[[ PAGE EXCERPT open ]]
Sunday, November 2, 2014

Chris Hayes — The New Abolitionism


An apt comparison of the cost of the abolition of slavery in the US at the time of the Emancipation Proclamation in terms of capital destruction and the cost of capital destruction resulting from addressing climate change. The cost of abolition was huge and altered the course of US social, political and economic history profoundly. So will addressing climate change in a time way to avoid greater than two degrees Celsius warming, which is considered the cut off point beyond which civilization as we know it would change drastically.

The Nation
The New Abolitionism
Christopher Hayes

8 comments:

Anonymous said...

"The cost of abolition was huge."

Excuse me? The cost of the Civil War was huge. But the cost of freeing the slaves? The slaveowners lost the rights they had over slaves, but slaves gained the rights of freedom, and political rights as well. In addition, from a practical standpoint the real options of the populace as a whole multiplied. There was no net cost from abolition, but a huge gain.

Tom Hickey said...

Wiped out almost the entire capital of the South at the time, and a significant portion of the capital of the US. It's still considered one of the largest destructions of capital in history, and perhaps the largest the did not result from physical destruction in war.

Clonal said...

Tom,

$75 billion would be the appropriate measure to use, and not the $10 trillion he cites. The reason is simple. The freed slaves still worked. Capital was not destroyed - 90 % of the slaves remained in the South. Yes the cost of doing business for the former slave owners increased. But that was it! His arithmetic is very incorrect.

Similarly, the oil companies have seen the writing on the wall for a long time. The prudent ones are already heavily invested into alternative energy sources. The only issue is which energy sources will be the "winners" - The Rossi "results" are likely causing many oil producers to think out their strategies. I believe that the Saudi play is as much a response to that, as to fracking and tar sands. The Saudi's would always have a larger profit margin to fracked and tr sands oil - but Rossi's e-cat changed the game.

Ryan Harris said...

It is dramatic analogy.

I think the transformation of the energy industry has gone off quite well. The US exports almost 4m bbls of oil equivalent in refined products per day. We've built, what 20?, cellulosic ethanol plants in Iowa alone in the last two-three months, bringing hundreds of millions of gallons of capacity into markets and upgraded corn alcohol plants. We've plans for hundreds more all over the corn belts of the US and Europe to minimize transport and pollution while collecting crop residue. We have cellulosic biobutanol pilot plants being built with plans for rollout in 2 or 3 years. We've built more solar and wind generation capacity, small and large scale in the last few years than anyone imagined possible even one decade ago. Last I read, nearly one percent of the US workforce now worked in renewables, compared to 2% in fossil fuels. Electric motors have been improved close to theoretical limits. We've reduced fuel consumption in transportation -- jets, cars, trains by 30 or more%. We've improved batteries technology more in the last decade than in the previous century and are on the cusp of really, really cheap light vehicle transportion with inexpensive, non-toxic batteries for the mainstream.
[[ PAGE EXCERPT closed ]]
[[ DATASET EXTRACT open ]]
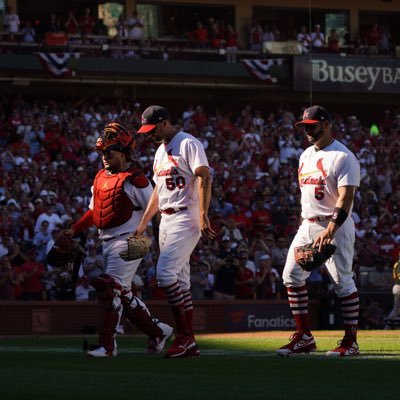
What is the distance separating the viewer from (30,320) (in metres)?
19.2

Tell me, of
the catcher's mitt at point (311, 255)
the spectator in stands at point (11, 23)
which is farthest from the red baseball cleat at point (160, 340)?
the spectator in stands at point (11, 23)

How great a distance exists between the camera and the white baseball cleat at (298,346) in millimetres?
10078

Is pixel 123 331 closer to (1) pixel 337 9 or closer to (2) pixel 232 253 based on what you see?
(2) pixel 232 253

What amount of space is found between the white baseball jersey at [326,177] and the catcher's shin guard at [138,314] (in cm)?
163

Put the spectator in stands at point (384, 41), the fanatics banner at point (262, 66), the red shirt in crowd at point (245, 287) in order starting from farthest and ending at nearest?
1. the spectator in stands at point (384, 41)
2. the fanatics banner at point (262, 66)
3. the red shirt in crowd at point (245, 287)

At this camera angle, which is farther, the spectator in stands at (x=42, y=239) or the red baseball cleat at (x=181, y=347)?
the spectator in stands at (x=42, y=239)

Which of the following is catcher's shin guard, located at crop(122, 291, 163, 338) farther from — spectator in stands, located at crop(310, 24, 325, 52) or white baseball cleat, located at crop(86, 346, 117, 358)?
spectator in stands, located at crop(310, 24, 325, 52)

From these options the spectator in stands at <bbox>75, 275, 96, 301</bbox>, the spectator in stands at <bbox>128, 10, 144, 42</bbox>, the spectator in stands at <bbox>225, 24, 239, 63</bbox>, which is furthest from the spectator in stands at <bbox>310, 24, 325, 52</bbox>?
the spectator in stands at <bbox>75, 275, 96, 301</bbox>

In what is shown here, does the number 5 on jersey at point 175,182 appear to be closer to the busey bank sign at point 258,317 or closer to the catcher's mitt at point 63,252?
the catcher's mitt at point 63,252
[[ DATASET EXTRACT closed ]]
[[ DATASET EXTRACT open ]]
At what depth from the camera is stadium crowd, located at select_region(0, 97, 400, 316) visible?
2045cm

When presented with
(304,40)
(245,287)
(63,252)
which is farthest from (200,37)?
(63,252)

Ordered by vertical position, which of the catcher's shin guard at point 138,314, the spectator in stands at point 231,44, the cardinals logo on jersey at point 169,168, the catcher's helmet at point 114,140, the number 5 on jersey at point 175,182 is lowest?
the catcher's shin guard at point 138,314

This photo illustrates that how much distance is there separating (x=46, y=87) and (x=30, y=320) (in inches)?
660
[[ DATASET EXTRACT closed ]]
[[ DATASET EXTRACT open ]]
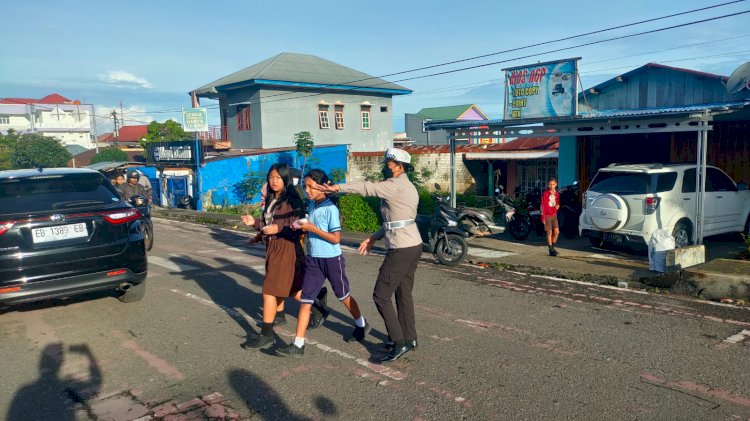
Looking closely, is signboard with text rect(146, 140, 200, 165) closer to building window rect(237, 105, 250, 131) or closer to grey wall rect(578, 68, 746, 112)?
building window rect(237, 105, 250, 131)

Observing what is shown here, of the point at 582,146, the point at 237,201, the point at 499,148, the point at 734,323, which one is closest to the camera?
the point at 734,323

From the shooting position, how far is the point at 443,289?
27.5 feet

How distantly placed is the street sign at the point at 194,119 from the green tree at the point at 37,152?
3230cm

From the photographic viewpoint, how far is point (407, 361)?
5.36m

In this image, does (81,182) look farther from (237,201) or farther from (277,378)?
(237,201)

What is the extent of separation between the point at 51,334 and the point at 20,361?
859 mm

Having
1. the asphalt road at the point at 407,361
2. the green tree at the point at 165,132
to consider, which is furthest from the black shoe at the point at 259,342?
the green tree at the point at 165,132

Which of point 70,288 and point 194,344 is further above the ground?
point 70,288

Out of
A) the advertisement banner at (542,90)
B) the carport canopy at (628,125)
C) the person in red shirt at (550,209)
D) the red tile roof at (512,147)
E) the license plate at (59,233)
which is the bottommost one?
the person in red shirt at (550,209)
[[ DATASET EXTRACT closed ]]
TASK TO COMPLETE
List the name of every commenter whose comment appears in the blog post about "The New Abolitionism" above, in the order they appear.

WRITTEN REPLY
Anonymous, Tom Hickey, Clonal, Ryan Harris